— Work to be completed —
Copy the rows exactly, from the line with "Of building facade" up to and including the last line of the rows.

----------------------------------------

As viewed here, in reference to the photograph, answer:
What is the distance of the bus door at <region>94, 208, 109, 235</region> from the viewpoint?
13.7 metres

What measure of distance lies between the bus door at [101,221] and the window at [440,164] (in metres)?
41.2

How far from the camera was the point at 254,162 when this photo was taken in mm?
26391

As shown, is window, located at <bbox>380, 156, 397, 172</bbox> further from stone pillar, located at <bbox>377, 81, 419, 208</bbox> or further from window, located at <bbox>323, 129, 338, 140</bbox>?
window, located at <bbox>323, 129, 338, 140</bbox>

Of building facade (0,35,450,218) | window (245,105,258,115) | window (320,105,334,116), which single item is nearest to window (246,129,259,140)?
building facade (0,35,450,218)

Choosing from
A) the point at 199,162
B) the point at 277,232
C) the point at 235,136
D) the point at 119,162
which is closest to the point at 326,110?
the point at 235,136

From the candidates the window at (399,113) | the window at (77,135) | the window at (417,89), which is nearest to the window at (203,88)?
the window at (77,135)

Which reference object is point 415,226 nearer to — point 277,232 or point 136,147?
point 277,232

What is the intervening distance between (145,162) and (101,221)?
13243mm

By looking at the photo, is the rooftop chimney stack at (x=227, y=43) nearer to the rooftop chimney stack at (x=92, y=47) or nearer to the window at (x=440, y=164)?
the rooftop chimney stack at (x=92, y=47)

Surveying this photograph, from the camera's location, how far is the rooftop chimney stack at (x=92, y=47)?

----------------------------------------

— Output of the task —
Of building facade (0,35,450,218) | window (245,105,258,115) | window (320,105,334,116), which single item is nearest to window (246,129,259,140)?
building facade (0,35,450,218)

Choosing from
A) the point at 199,162
B) the point at 277,232
C) the point at 235,136
D) the point at 119,162
which is closest to the point at 326,110?
the point at 235,136

From the candidates the window at (399,113) | the window at (77,135) | the window at (417,89), which is nearest to the window at (203,88)?
the window at (77,135)

Which reference object is point 415,226 nearer to — point 277,232 or point 136,147?
point 277,232

What is the intervening distance between (145,162) and (101,221)?
13243mm

By looking at the photo, is the rooftop chimney stack at (x=227, y=43) nearer to the rooftop chimney stack at (x=92, y=47) or nearer to the window at (x=440, y=164)?
the rooftop chimney stack at (x=92, y=47)

Surveying this photograph, from the camera's location, how far is the rooftop chimney stack at (x=92, y=47)?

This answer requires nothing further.